• **Input material**:
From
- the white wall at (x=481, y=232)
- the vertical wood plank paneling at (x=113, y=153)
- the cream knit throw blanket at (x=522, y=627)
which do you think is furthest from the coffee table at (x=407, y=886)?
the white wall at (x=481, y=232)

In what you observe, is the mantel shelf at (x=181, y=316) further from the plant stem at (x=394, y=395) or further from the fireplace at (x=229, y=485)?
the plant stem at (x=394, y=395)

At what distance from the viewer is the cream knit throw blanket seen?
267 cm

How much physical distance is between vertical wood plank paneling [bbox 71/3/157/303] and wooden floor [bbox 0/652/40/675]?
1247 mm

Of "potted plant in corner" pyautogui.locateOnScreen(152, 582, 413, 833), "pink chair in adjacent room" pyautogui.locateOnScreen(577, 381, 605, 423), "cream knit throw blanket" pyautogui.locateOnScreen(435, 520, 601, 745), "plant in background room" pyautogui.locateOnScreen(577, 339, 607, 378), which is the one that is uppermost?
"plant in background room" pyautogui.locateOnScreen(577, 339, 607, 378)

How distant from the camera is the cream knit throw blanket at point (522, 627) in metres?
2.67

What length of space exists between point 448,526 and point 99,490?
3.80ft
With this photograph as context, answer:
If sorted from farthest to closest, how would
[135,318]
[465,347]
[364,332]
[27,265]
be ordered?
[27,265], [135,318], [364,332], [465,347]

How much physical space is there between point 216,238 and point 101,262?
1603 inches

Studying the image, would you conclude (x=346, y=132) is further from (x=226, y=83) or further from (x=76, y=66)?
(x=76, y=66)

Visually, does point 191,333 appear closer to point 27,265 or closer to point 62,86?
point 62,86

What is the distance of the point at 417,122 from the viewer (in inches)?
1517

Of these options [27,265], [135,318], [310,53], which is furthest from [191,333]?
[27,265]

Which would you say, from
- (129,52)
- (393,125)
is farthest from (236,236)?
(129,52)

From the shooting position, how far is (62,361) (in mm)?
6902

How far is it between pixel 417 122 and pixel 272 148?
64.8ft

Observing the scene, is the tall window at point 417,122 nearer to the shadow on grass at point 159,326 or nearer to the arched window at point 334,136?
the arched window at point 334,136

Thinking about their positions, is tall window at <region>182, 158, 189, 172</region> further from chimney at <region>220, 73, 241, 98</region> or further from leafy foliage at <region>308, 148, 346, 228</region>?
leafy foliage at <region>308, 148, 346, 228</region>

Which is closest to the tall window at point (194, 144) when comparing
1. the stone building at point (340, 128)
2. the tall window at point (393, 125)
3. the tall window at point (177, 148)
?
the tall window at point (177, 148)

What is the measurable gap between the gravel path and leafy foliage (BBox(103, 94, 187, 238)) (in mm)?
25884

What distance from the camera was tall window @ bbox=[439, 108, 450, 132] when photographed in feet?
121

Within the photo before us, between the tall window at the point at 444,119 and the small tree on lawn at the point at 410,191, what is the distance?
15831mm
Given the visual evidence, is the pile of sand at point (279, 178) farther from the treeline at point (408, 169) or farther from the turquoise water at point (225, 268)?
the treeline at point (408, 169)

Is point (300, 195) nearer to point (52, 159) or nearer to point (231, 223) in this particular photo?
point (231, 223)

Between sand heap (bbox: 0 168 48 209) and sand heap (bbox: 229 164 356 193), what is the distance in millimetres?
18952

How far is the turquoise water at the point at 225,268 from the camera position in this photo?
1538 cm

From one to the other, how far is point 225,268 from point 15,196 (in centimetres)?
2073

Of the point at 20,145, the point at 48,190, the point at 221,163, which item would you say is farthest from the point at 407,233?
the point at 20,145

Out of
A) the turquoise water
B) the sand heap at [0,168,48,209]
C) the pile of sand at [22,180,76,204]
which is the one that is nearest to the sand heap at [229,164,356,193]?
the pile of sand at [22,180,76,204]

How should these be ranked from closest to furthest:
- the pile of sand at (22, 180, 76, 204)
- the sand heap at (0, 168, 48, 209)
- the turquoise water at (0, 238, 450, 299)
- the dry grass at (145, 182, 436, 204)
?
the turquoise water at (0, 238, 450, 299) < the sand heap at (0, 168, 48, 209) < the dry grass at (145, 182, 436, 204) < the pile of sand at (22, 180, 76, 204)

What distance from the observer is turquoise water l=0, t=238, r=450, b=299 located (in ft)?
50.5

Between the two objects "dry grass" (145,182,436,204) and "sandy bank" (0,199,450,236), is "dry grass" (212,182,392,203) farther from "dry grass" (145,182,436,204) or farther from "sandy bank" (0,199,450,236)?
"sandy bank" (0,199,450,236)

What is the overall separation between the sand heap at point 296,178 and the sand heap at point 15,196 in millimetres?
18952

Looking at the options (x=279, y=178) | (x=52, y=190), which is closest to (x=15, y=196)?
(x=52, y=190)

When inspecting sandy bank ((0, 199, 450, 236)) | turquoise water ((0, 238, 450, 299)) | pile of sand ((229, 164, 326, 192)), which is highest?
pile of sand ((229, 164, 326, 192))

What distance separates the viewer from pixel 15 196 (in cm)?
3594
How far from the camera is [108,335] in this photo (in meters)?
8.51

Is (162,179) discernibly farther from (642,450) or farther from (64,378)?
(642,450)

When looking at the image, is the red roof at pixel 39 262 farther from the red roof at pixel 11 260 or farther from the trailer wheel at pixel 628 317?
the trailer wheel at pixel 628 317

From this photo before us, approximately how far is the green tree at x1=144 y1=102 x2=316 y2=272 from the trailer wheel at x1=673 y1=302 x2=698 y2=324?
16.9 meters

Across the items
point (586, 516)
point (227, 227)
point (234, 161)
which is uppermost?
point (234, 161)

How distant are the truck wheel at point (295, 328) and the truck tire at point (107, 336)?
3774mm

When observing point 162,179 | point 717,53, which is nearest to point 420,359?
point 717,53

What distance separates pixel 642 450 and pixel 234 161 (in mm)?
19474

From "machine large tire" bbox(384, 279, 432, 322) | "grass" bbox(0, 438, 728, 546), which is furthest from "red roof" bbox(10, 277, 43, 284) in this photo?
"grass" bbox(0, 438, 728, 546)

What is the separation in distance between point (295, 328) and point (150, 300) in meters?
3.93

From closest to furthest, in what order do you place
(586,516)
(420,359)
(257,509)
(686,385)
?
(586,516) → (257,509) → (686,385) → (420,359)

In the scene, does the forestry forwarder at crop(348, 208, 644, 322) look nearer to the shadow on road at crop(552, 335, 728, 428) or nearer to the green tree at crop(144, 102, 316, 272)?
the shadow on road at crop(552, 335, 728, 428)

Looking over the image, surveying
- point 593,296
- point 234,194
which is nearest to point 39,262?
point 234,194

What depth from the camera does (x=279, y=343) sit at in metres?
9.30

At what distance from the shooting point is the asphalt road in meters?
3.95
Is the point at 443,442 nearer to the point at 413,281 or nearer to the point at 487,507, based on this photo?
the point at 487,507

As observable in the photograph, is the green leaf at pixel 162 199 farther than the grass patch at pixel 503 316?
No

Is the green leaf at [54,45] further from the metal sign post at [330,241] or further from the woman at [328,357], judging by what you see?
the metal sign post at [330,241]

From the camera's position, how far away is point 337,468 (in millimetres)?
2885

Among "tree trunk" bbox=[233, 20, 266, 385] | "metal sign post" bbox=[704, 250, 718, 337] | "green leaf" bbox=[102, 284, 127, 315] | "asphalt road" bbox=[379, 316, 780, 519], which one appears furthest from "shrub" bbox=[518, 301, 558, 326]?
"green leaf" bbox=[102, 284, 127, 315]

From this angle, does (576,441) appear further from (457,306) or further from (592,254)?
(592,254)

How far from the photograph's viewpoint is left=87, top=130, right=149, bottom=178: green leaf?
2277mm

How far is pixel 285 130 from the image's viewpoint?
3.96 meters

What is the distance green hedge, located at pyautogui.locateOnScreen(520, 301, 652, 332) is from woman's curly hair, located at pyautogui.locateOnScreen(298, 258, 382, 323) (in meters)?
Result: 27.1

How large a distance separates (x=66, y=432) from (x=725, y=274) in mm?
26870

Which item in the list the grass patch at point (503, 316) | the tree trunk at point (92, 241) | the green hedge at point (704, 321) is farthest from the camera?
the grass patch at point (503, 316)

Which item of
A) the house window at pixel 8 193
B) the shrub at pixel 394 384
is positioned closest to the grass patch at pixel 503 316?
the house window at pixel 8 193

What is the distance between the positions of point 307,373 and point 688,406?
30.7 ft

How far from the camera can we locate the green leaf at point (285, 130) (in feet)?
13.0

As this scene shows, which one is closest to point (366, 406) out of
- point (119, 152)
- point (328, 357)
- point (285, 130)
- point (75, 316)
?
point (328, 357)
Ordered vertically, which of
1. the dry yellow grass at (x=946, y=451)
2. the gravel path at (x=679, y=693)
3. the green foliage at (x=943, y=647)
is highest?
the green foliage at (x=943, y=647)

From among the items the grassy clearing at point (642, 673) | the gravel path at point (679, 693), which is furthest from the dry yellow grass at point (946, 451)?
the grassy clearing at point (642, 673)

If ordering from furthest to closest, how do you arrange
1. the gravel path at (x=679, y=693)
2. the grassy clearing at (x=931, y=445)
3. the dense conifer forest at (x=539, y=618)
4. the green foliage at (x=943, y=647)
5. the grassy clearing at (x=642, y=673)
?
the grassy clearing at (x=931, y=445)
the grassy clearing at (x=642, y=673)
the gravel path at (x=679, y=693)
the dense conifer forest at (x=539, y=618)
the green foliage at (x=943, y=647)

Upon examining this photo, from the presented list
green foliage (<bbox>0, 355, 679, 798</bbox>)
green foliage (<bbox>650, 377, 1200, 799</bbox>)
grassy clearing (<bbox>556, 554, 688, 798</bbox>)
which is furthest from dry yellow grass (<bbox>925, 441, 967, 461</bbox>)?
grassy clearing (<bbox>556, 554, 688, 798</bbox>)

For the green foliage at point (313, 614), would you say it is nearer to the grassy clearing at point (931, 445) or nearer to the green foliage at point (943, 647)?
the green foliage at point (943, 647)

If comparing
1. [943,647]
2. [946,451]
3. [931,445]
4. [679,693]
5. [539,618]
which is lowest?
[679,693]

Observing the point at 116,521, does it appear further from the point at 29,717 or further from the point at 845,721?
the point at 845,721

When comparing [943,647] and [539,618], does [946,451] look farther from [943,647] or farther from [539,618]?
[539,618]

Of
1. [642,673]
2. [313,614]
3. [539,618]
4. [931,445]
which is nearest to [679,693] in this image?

• **Work instructions**:
Reproduce the lines of the entries above exactly, but only from the line containing "For the green" through the final line.

• **Answer to the exercise**:
For the green foliage at point (313, 614), would you say it is nearer to the grassy clearing at point (931, 445) or nearer to the green foliage at point (943, 647)?
the green foliage at point (943, 647)

If comparing
1. [943,647]
2. [946,451]
3. [931,445]
4. [679,693]
5. [539,618]
which is lowest?
[679,693]

Observing the point at 116,521, does it appear further from the point at 29,717 or further from the point at 845,721?
the point at 845,721

When comparing [943,647] and [539,618], does [946,451] look farther from [943,647] or farther from [539,618]?
[539,618]

Of
1. [642,673]
2. [313,614]
3. [539,618]
4. [931,445]
which is nearest to [679,693] in this image?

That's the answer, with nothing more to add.